Job 1
Which lines of the listing contain the word "Find"? Show each of those lines in full, and treat case as significant.

Document excerpt
+++

2 The BBC TV 2007 coverage’s naughty sign off line was from Shirley Bassey, “I will come again,” said the 70 something dame. Who says that, though the tide may be high up round the mud flaps/flats tide, so to speak, ladies cant make the man in the boat stand up and cheer after the age of 60?

 

3 One year there was an extraordinary installation, a detailed wall of shame fence - erected to outline concerns of an international paedophile cover up involving the great and good. It was too treacherous to get up there this time round but I wonder, in 2007, the year The Who played there, if there was anything similar this year?

 

4 Steve saw the Broken Family Band and loved em. Steve also introduced me to my fave Glasto act. Unnamed two man break dancing team suitably attired, bandanas, hand movements, massive soundbox carried on the shoulder, unrelenting fearsome scowls, a rolled up mat, which, when the vibe is sufficiently chilled, they unroll and pop some moves upon. The killer touch is that the “straight” man foil to the main dude in the duo has his lurex leggings lowered at the arse crack to reveal a thong with - are you getting this fashion fans? – added suspender belts. I laughed so much I almost moved to the Bronx.

 

5 I learned something about journalism from my wife. 5 words (from Alex Turner) CAN make a character-revealing quote. The quote? “I’m excited, ladies and gentleman.”

+++

Given information
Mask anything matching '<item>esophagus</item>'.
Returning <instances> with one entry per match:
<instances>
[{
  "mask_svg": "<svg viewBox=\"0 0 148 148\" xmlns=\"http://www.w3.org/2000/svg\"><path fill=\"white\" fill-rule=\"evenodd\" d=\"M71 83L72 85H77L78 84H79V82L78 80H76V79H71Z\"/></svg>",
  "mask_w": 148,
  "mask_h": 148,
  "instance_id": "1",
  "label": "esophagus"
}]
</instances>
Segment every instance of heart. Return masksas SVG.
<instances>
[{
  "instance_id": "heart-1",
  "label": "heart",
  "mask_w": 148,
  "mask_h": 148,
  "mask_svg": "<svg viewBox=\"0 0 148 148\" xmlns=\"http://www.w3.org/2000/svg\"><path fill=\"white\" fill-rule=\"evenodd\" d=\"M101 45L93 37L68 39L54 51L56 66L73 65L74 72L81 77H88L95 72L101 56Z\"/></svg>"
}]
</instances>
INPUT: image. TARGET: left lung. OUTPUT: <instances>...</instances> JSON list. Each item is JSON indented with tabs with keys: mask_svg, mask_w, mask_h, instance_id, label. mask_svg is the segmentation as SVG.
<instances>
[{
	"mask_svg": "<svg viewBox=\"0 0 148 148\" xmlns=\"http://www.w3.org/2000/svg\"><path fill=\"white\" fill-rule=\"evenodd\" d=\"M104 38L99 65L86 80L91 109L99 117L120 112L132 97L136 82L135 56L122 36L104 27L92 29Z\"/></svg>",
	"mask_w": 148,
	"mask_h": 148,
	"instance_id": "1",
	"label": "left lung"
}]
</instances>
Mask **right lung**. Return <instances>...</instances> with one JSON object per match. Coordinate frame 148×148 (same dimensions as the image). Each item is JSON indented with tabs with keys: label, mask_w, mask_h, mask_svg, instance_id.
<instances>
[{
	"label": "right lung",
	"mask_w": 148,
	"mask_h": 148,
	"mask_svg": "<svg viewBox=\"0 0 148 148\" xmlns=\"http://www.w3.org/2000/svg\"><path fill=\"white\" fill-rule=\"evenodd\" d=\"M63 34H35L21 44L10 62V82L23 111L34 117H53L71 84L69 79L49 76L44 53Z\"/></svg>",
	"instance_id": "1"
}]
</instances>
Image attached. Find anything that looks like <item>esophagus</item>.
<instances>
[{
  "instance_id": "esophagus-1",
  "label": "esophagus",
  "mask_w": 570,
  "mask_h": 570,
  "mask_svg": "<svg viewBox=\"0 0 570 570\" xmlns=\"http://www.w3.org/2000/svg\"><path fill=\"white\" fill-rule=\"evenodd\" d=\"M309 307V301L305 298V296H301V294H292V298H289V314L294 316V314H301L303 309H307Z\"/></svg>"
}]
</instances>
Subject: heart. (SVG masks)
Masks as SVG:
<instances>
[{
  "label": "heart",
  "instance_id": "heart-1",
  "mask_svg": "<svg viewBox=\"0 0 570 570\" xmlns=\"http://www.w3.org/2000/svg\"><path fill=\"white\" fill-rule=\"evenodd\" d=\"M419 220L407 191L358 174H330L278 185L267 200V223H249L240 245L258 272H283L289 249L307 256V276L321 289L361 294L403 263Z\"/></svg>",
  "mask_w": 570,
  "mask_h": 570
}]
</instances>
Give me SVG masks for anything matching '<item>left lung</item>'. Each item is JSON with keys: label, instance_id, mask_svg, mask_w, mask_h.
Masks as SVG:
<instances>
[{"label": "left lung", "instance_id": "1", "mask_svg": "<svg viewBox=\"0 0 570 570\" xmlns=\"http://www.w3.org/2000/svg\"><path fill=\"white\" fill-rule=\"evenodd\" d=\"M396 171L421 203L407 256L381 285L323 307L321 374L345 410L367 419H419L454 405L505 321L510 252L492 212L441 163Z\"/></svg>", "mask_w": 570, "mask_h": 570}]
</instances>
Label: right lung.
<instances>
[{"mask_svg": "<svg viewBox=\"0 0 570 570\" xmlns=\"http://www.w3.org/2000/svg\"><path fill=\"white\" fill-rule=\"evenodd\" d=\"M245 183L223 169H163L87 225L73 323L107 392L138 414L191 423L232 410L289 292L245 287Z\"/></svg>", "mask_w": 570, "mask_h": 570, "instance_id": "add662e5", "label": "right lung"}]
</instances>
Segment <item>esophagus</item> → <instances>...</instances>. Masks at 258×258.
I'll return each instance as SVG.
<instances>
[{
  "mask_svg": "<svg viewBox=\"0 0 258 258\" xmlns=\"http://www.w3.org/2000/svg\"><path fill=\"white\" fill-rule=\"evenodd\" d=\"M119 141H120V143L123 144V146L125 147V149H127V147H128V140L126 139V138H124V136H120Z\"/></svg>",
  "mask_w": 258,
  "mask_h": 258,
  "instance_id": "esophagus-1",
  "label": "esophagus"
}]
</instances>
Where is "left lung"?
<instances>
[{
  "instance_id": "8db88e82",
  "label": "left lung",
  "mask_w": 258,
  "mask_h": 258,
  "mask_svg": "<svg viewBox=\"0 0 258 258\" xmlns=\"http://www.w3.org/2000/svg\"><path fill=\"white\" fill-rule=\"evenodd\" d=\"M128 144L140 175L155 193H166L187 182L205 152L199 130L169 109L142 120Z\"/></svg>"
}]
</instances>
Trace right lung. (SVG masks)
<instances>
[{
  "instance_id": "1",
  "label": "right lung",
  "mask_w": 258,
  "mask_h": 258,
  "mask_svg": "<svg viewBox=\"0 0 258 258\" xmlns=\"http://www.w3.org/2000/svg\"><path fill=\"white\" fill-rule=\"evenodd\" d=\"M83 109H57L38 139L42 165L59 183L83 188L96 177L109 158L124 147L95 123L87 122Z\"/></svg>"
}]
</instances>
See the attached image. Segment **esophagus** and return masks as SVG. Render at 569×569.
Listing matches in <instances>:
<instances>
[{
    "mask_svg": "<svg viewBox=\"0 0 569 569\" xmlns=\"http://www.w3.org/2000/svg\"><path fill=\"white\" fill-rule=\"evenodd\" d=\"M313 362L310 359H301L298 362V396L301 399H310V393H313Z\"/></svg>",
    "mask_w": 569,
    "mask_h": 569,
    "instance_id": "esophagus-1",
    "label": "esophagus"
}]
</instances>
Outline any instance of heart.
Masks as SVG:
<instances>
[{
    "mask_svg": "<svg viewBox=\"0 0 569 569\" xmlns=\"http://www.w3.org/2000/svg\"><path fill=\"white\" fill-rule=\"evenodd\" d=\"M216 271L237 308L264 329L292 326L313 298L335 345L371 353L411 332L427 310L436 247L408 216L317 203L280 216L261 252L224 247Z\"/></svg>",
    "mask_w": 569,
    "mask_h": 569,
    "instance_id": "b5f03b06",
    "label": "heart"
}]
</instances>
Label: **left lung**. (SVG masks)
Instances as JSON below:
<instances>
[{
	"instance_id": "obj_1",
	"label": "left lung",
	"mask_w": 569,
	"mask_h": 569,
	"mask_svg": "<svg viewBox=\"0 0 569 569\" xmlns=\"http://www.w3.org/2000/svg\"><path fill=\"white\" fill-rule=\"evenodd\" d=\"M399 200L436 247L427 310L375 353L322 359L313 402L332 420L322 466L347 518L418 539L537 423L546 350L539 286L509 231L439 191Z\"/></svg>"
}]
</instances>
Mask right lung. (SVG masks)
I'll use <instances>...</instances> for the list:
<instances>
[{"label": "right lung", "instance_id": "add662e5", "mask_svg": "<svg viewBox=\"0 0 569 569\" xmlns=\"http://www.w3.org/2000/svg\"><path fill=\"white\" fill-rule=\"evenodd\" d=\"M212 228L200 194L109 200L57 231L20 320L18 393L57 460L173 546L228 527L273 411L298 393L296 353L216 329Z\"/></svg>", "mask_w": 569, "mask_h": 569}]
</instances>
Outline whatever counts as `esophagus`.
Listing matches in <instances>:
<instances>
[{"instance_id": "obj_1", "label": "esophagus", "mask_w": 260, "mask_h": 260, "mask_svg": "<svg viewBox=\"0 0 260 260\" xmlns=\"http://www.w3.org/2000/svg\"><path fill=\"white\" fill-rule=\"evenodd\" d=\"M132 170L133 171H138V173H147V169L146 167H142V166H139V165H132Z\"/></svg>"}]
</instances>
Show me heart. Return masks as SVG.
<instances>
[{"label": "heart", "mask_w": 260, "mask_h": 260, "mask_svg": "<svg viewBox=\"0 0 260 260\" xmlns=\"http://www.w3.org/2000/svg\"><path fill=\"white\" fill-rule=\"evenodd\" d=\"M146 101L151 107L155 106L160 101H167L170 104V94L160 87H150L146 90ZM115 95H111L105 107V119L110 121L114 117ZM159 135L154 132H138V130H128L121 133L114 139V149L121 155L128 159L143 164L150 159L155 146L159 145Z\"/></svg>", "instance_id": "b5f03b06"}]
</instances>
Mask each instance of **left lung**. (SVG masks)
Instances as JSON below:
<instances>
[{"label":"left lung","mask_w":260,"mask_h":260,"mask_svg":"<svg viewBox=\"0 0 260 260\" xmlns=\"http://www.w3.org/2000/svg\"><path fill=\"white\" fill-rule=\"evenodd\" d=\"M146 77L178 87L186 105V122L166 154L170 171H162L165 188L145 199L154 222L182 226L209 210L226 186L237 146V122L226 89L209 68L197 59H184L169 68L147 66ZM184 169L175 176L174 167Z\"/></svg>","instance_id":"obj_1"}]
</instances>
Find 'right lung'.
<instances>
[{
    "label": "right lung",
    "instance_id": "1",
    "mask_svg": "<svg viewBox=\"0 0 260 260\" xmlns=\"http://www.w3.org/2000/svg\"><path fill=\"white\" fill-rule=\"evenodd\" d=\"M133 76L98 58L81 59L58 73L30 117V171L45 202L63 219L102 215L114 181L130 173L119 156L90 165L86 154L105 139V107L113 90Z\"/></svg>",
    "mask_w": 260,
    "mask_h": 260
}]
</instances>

+++

Job 2
Which people and bands does the festival text mention by name?

Complete answer 1
Image attached. Find anything that looks like <item>esophagus</item>.
Find 'right lung'.

Complete answer 2
Shirley Bassey, The Who, Steve, the Broken Family Band, Alex Turner